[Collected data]
--- START ---

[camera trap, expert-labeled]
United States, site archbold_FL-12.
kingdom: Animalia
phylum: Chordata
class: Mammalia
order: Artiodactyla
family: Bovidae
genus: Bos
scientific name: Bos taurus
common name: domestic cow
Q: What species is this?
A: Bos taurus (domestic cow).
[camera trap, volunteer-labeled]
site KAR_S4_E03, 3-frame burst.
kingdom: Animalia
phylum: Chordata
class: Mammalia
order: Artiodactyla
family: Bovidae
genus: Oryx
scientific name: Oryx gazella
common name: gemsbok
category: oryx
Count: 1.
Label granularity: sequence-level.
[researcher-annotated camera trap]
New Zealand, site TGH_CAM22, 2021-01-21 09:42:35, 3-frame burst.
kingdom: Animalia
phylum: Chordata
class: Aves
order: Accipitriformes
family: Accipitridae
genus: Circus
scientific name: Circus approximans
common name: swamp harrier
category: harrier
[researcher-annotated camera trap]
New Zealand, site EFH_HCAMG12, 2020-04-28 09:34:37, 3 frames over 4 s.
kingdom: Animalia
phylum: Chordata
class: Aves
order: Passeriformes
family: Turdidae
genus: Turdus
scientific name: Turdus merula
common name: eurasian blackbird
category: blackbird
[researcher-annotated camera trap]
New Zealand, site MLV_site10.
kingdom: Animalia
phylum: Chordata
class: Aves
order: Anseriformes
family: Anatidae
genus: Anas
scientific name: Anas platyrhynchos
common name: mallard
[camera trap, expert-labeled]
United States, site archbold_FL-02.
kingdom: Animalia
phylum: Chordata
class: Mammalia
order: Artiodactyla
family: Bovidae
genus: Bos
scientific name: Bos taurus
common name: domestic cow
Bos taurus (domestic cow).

--- END ---

ABOUT THIS EXERCISE -
Which lines run from the one holding "scientific name: Anas platyrhynchos" through the end of the data? Write them out exactly, ends included, and add nothing.

TASK SOLUTION -
scientific name: Anas platyrhynchos
common name: mallard
[camera trap, expert-labeled]
United States, site archbold_FL-02.
kingdom: Animalia
phylum: Chordata
class: Mammalia
order: Artiodactyla
family: Bovidae
genus: Bos
scientific name: Bos taurus
common name: domestic cow
Bos taurus (domestic cow).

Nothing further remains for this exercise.